HNL is a tool for measuring emotional commitment that relies on the advanced analysis of the electrocardiogram of people exposed to a stimulus: audiovisual content for example.
Simple and non-invasive, the patches connected to a computer allow the HNL software to capture even the smallest cardiac variations in a person.
Our technology is based on several patents and scientific publications, including automatic detection of R peaks, signal normalization, quantification of parasympathetic tone and transformation into exploitable emotional information.
Two points differentiate our technology: interindividual normalization and calibration of the emotional scale.
Interindividual normalization reduces the number of needed participants and avoids parasites variables such as age, gender and so on.
Calibration of the emotional scale: HNL degrees (°HNL) provide clear and directly exploitable information about the second-to-second emotional impact of participants’ experiences because they have been calibrated.
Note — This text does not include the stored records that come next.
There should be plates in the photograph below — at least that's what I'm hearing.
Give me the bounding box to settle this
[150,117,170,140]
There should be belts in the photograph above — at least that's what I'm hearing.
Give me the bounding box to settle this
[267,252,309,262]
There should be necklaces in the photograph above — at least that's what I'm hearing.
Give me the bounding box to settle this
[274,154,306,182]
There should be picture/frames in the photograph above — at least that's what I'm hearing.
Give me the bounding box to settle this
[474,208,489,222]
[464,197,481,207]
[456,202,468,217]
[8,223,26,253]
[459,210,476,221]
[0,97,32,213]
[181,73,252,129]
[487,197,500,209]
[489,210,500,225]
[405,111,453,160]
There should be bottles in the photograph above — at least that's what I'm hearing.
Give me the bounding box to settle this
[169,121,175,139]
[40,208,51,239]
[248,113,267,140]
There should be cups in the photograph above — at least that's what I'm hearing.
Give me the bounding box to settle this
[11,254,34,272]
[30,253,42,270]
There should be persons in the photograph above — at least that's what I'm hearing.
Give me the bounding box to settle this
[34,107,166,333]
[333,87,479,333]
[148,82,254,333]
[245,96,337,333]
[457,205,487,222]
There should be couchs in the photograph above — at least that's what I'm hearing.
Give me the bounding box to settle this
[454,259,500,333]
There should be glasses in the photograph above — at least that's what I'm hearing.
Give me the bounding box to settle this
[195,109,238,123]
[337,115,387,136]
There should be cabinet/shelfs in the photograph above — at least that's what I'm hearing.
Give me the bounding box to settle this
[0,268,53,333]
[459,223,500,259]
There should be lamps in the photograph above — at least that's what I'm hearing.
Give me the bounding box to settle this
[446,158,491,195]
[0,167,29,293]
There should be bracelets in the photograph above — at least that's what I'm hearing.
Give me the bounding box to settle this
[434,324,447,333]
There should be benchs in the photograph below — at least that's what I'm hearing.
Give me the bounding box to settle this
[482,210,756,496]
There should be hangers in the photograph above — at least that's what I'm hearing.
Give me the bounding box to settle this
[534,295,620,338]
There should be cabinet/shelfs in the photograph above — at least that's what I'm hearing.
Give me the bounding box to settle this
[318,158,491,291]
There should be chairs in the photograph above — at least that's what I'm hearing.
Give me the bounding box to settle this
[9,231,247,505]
Four emotional temperatures are proposed: not significant, low, medium or high emotional intensity.
To enable the translation of recorded emotions, HNL has created a simple degree of emotional intensity on a scale of 0 to 100, the HNL degree. (° HNL)
between 0 and 8, the emotion is not considered significant.
– ° HNL min is the smallest emotional intensity felt over the duration of the content.
– ° HNL max corresponds to the highest emotional intensity felt over the duration of the content.
– ° HNL i (index) thus corresponds to the emotional average felt over the duration of the content.
In order to simplify the reading of the data, the results are classified according to a simple indicator:
– Hot if the °HNL is greater than 32
– Medium if the °HNL is between 16 and 32
– Cold if the °HNL is between 8 and 16
The greater the emotional intensity, the more the measured panelist is involved in the content, we can say that they are engaged, touched by the content. When an individual is emotionally affected, they will be interested in the content, they will understand it better (or will make efforts or additional research to understand it), they will retain it more easily, but also perennially.
The valence of an emotion (that is, whether it is positive or negative) will be determined by the panelist them self, or will be easily deductible by the study operator.
The worst thing that can happen for content is that it generates indifference, that is to say that the message does not get through. HNL allows you to detect empty content.